Many diseases are difficult to treat because they have complex mechanisms of action, and multiple, adverse effects on a subject. As an example, cancer has been difficult to treat for this and other reasons. Precise causes of cancer remain unknown. Malignant tumor growth results from many physiologic factors. Cancer cells metastasize (i.e., break through blood vessels and travel to distant body sites) and secrete enzymes called metalloproteases, which "break down" blood vessel walls (proteolysis), allowing the cancer cells to enter the bloodstream and form remote tumors. In addition, tumor cell adhesion receptors (integrins) affect attachment--necessary for tumor residence in organs--of tumor cells to blood vessel walls and normal organs. Cancer cells also secrete certain proteins, such as bFGF, that stimulate new blood vessel development (angiogenesis), these new blood vessels supplying nutrients to promote malignant tumor growth.

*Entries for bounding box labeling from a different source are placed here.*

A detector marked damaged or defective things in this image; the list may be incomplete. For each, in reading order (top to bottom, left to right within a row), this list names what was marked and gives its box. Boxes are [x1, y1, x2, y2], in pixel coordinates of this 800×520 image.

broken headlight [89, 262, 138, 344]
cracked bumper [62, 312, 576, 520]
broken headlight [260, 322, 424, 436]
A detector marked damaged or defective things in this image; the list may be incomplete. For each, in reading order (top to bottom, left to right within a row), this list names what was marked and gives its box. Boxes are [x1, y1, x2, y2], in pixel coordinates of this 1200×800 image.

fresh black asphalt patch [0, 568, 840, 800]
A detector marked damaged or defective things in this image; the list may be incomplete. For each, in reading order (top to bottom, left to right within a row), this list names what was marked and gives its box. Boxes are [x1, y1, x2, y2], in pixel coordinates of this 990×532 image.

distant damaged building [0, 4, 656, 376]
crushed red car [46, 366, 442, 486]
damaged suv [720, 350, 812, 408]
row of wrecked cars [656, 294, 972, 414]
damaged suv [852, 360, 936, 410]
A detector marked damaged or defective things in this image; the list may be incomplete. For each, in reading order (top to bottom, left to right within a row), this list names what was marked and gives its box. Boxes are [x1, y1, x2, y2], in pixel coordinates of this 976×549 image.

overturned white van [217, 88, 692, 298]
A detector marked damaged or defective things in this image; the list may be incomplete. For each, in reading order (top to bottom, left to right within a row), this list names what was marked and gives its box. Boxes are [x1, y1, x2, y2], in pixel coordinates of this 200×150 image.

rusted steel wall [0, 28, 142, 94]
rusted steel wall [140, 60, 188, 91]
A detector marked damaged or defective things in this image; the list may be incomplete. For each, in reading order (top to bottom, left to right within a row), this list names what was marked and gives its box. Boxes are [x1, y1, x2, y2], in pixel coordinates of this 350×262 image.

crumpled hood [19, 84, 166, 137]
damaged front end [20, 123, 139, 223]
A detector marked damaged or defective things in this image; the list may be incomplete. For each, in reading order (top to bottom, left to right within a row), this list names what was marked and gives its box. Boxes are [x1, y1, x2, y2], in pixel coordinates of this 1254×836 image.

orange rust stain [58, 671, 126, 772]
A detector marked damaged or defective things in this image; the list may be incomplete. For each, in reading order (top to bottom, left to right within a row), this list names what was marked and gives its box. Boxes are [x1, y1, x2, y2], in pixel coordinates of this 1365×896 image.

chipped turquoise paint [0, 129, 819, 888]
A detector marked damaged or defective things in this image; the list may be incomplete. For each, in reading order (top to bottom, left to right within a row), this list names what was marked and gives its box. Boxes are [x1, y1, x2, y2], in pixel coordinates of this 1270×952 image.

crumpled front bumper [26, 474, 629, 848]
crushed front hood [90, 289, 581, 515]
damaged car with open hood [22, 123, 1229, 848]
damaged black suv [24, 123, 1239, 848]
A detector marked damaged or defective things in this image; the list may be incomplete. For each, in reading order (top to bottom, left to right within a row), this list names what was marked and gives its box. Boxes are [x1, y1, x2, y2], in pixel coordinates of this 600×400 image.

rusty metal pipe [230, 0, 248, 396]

Conventional antineoplastic therapies, such as, for example, antimetabolites, alkylating agents and antitumor agents (which target or interfere with DNA and/or synthesis of DNA or its precusors), and biologic therapies (including selective interferons, interleukins and other factors) have significant adverse side effects in patients, not limited to acute toxicity due to effects on rapid-proliferating tissues, such as bone marrow and oral epithelium, myelosuppression and mucositis, renal failure and neurological, hepatic or pulmonary toxicity. Thus, for example, a cancer therapy which effectively prevented, reduced or eliminated malignant tumors without causing deleterious side effects would provide previously unknown treatment.
Compounds disclosed herein and discovered in search of potential disease treatments which would prevent or treat a disease with minimal or no adverse side effects, have biologic activity in representative assays, indicating potential commercial therapy in treating a broad spectrum of clinical indications acting via a variety of disease mechanisms. However, all these mechanisms appear to affect intracellular levels of phosphatidic acids and phosphatidic acid-derived diacylglycerols which occur in response to cellular proliferative stimuli and act as second messengers in a second messenger pathway. Results of this research are the subject matter of this disclosure.